**Extracted text**:
Commentary: The Las Cruces minimum wage is in the local news again. It is set to increase to $10.10 an hour starting January 1st and a study is soon to be released as to the potential impact of this change. Opponents of the wage increase argue that the minimum wage destroys jobs, increasing unemployment among the working poor, thereby harming the exact people meant to be helped.

It’s just common sense, the opponents argue. Raise the price of something and people buy less. Raise the minimum wage and fewer minimum wage workers are hired. Right? Right?

Well not so fast. The above argument applies to perfect competition—when there are many buyers and sellers, and homogeneous project—but that isn’t how labor markets work in the real world. And when markets are not perfect competitive, raising wages may not reduce employment.

Consider first a situation when the employer enjoys a monopsony, that is, a monopoly as a buyer. In this case, the employer has an incentive to reduce employment so as to suppress wages. You may well have run across this in actual practice. Every heard someone say, “I could hire that person for $10.10 an hour, but then I would have to give everyone a raise.” The employer isn’t hiring that worker to keep wages down.

Now think what happens when you impose a minimum wage of $10.10 an hour. The incentive to limit employment is taken away. Hiring a new worker for $10.10 an hour has no effect on the wages of existing workers as they are already earning the $10.10 minimum wage. Employment might actually increase.

A second common circumstance in which minimum wage might not reduce employment involves bilateral monopolies. These occur when there is a single buyer and a single seller. This is common in labor markets where specialize training gives make an employee uniquely qualified for a job offered by a particular employer.

Even minimum wage workers often have skills that are unique to there one boss. Take a fast food worker. The worker will acquire skills unique to their employer that makes them more valuable to the employer than a potential new hire.

**Directions**:
Reproduce the minimum wage commentary above in full, word for word. The listing that follows is drawn from a separate source.

[Web image-caption data]
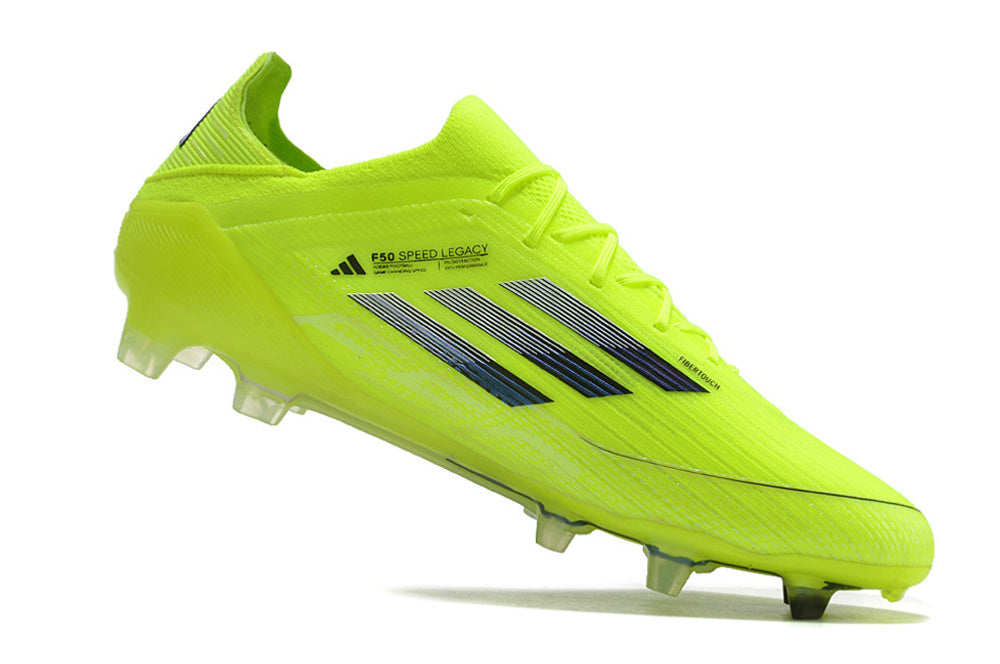 Adidas F50+ Elite - FG Cleats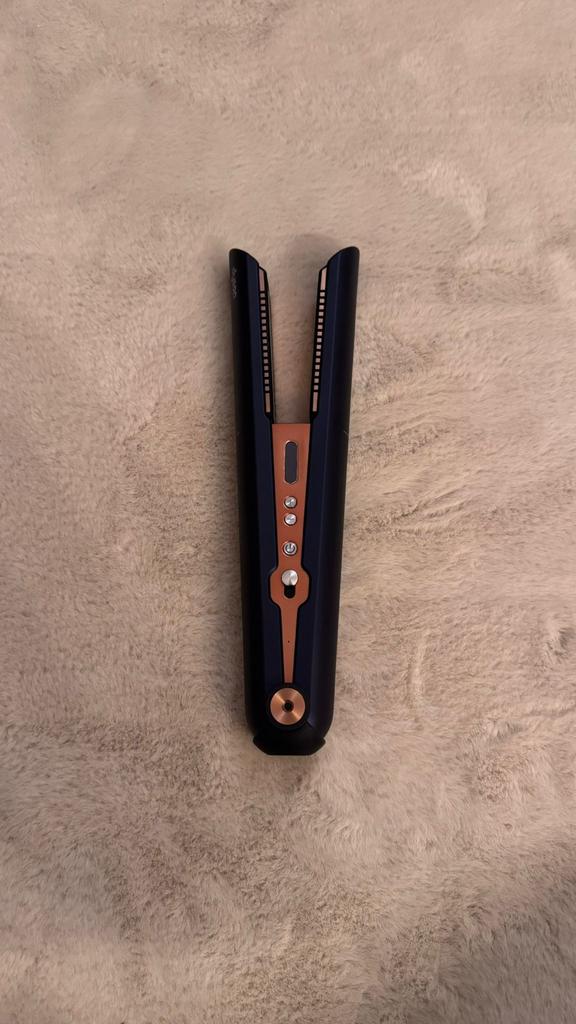 Dyson Corrale Stijltang - Perfect Gestyled Haar!, Sieraden, Tassen en Uiterlijk, Uiterlijk | Haarverzorging, Zo goed als nieuw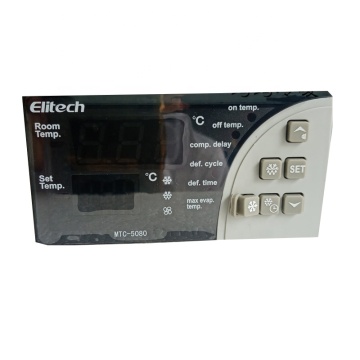 Cyfrowy termostat temperatury pokojowej MTC-5080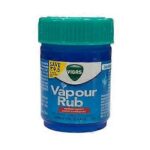 Vicks vaporub 50ml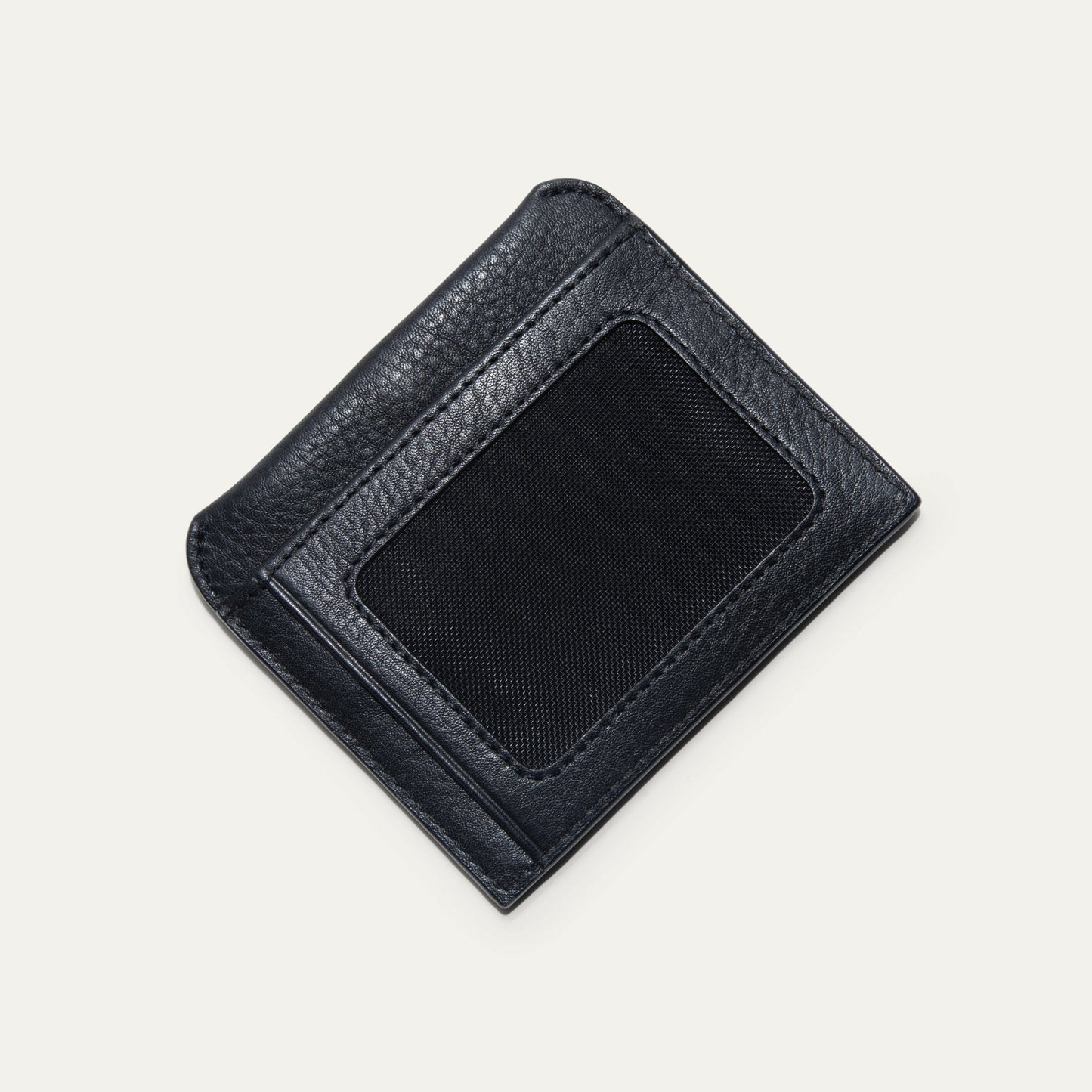 Will Leather Goods Italian Card Case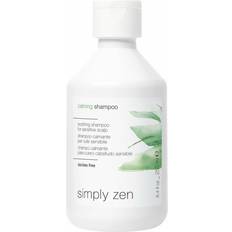 Simply Zen Calming Shampoo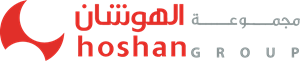 شعار مجموعة الهوشان ,Logo , icon , SVG شعار مجموعة الهوشان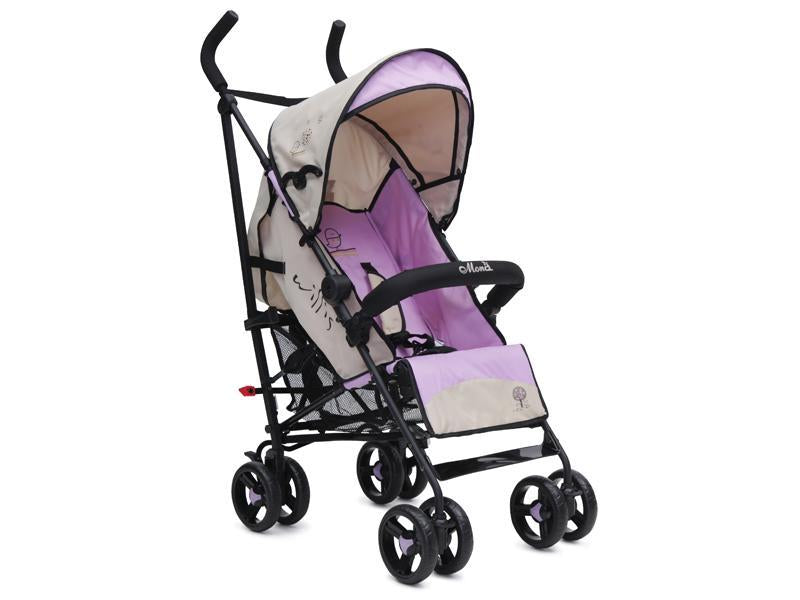 Carucior Copii Sport Moni Willis Mov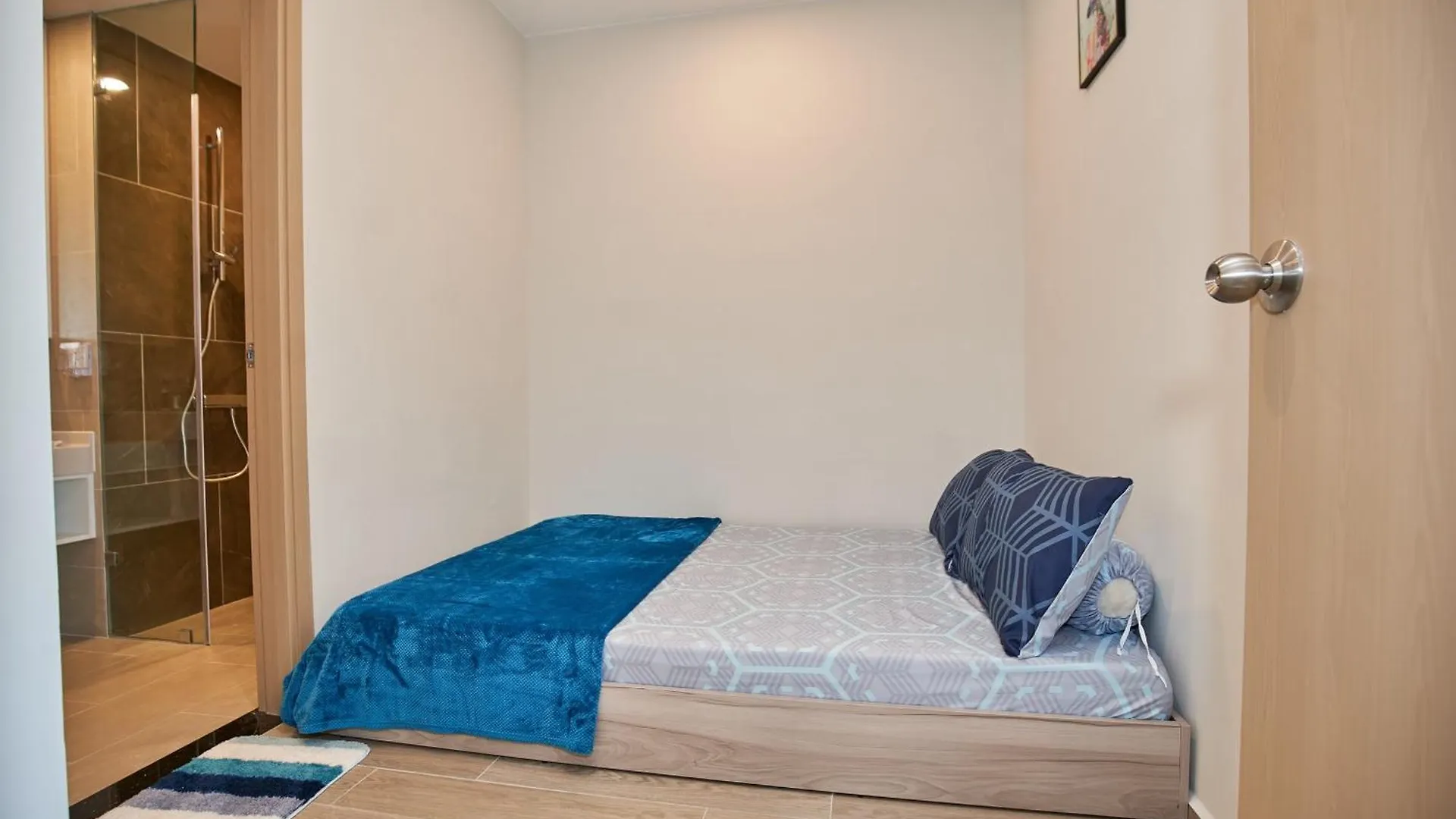 Ty Ty The Song Apartment Vung Tau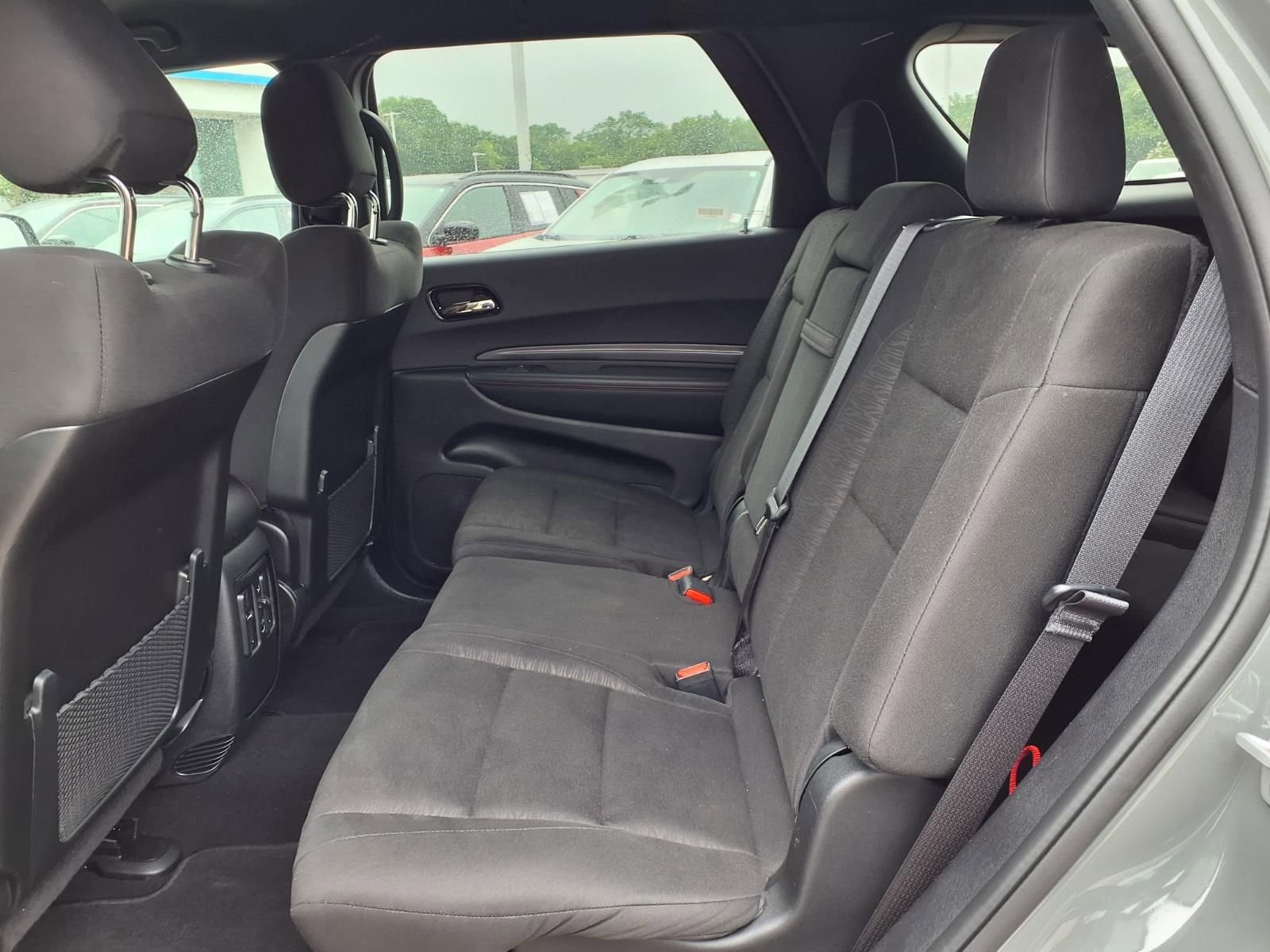 Used 2026 Dodge Durango GT AWD/4WD image 18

**Finished exercise**:
Commentary: The Las Cruces minimum wage is in the local news again. It is set to increase to $10.10 an hour starting January 1st and a study is soon to be released as to the potential impact of this change. Opponents of the wage increase argue that the minimum wage destroys jobs, increasing unemployment among the working poor, thereby harming the exact people meant to be helped.

It’s just common sense, the opponents argue. Raise the price of something and people buy less. Raise the minimum wage and fewer minimum wage workers are hired. Right? Right?

Well not so fast. The above argument applies to perfect competition—when there are many buyers and sellers, and homogeneous project—but that isn’t how labor markets work in the real world. And when markets are not perfect competitive, raising wages may not reduce employment.

Consider first a situation when the employer enjoys a monopsony, that is, a monopoly as a buyer. In this case, the employer has an incentive to reduce employment so as to suppress wages. You may well have run across this in actual practice. Every heard someone say, “I could hire that person for $10.10 an hour, but then I would have to give everyone a raise.” The employer isn’t hiring that worker to keep wages down.

Now think what happens when you impose a minimum wage of $10.10 an hour. The incentive to limit employment is taken away. Hiring a new worker for $10.10 an hour has no effect on the wages of existing workers as they are already earning the $10.10 minimum wage. Employment might actually increase.

A second common circumstance in which minimum wage might not reduce employment involves bilateral monopolies. These occur when there is a single buyer and a single seller. This is common in labor markets where specialize training gives make an employee uniquely qualified for a job offered by a particular employer.

Even minimum wage workers often have skills that are unique to there one boss. Take a fast food worker. The worker will acquire skills unique to their employer that makes them more valuable to the employer than a potential new hire.